You can’t learn when you are hungry, which is why we have programs that specifically focus on providing food for school-aged children. But what about the people seeking higher education? Almost half of local college students struggle to afford food due to the increasing costs of housing, tuition, and books. The Food Bank partners with local colleges to help combat this nationwide problem through our College Pantry Program.
Last month we started new partnerships with St. Mary’s College and CSU Maritime Academy. We are happy to be able to help serve the students at these new pantries as well as at existing pantries on the campuses of CSU East Bay-Concord, Diablo Valley College, Los Medanos College and Contra Costa College.
Each college pantry operates with a staff member and many generous student volunteers. Most are open 5-days a week and enrolled students with a school ID can pick up free groceries at these little mini-markets. Students are able to pick out what food they want according to their personal dietary restrictions or food preferences.
Shelf-stable foods available include pasta, fruits, vegetables, soups, beans, and rice. The pantries that have refrigeration are able to offer eggs, milk and juice. A couple of the pantries have freezers, so they are able to distribute meat as well.

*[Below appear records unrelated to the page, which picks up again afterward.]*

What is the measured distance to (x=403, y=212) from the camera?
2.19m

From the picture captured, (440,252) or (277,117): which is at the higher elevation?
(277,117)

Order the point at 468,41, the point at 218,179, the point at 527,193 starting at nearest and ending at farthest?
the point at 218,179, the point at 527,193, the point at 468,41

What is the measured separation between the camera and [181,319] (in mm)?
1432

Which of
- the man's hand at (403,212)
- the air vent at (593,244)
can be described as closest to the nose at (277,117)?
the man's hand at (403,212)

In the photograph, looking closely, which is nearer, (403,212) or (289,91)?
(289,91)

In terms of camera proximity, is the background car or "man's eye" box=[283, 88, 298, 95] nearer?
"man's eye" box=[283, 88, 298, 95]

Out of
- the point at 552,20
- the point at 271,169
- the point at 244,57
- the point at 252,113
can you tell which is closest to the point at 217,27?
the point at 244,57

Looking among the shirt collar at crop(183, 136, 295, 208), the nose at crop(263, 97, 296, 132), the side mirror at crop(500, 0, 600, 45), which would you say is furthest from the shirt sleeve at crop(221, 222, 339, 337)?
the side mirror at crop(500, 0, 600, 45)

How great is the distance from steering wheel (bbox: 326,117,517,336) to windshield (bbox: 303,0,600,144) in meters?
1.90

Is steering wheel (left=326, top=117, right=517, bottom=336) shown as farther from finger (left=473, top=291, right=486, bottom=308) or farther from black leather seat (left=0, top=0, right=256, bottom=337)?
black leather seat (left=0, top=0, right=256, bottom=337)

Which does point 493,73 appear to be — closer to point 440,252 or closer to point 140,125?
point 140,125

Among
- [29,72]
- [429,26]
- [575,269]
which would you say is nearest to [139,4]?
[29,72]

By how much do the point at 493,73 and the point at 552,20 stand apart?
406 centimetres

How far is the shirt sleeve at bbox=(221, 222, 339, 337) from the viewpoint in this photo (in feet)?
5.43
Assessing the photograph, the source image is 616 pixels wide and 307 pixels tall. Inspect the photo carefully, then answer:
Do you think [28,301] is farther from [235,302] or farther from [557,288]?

Each pantry is in charge of spreading the word on their campus. In addition to traditional flyers and newsletters, they often reach out to the masses via social media. Sometimes pantry representatives will speak directly to the students at the beginning of classes to ensure everyone knows about help is available.
Antoinette whose work-study job is at the food pantry on the CSU East Bay-Concord campus tells her fellow students, “Don’t feel ashamed to come in, we don’t want you to be hungry. Some students have whispered to me, ‘I have been hungry’–they always say it in a whisper.”
James Lande, the Food Bank’s College Pantry Coordinator, provides ongoing support to all the college pantries from daily operations and marketing to outreach and grant writing. In turn, these pantries are better able to serve students in need. James shares, “Pantry Coordinators tell me since starting a pantry on campus and working with the Food Bank, they have been able to greatly expand their presence on campus and improve the variety and nutritional options available. All of the college pantry partners have expanded their hours since opening.”
A recent Government Accountability Office report revealed the extent of college hunger, and schools have not only stepped up by opening pantries on campus, but they also welcome help promoting agencies and outside programs that can benefit their students. To aid with this effort, the Food Bank works with campuses and students to educate them on CalFresh. Many students don’t realize they qualify for this government assistance. A Community Relations Officer at Cal State East Bay explains it to students like this, “You get financial aid, now let’s get your food aid.” We also connect colleges in Contra Costa County with Contra Costa Health Services. They support the colleges by providing nutrition education materials and have even done cooking demonstrations on a few of the campuses.
We are inspired by these colleges who are not only discussing the issue of student hunger but are taking action as well. We will continue to expand this program to other campuses and we are even looking into partnering with local adult schools. We are committed to being there for those who are pursuing their education today, so they can better provide for themselves and their families tomorrow.